YOUR GOAL: Format everything from the line containing "In the picture" down through the end of the entries as a two-column CSV with the header entry,answer. Give one row per entry, putting its text and its answer each in a single quoted field and turning any line breaks into spaces.

— Start DATA SUPPLIED —

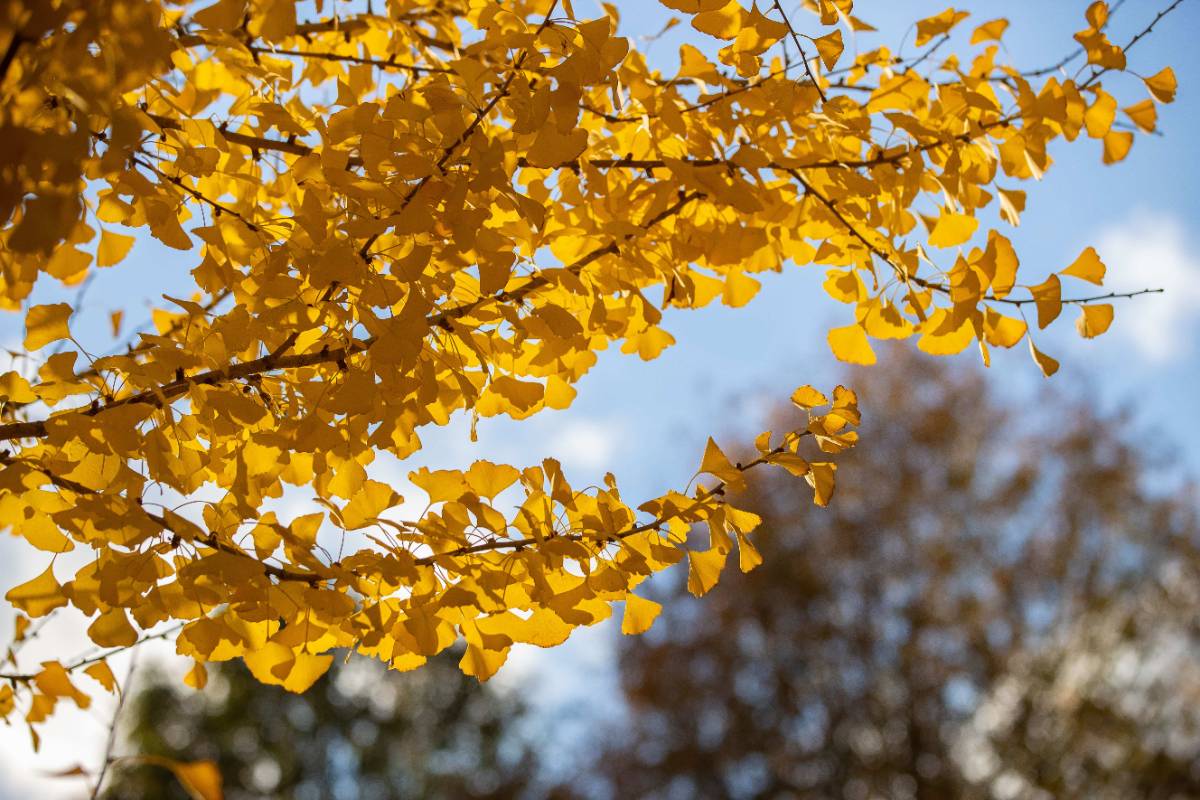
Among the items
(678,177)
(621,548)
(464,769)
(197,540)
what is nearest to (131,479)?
(197,540)

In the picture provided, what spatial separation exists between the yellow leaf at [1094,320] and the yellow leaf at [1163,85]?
350mm

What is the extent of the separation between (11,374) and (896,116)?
1125mm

— End DATA SUPPLIED —

ANSWER TO THE EXERCISE:
entry,answer
"In the picture provided, what spatial separation exists between the yellow leaf at [1094,320] and the yellow leaf at [1163,85]?","350mm"
"What is the extent of the separation between (11,374) and (896,116)?","1125mm"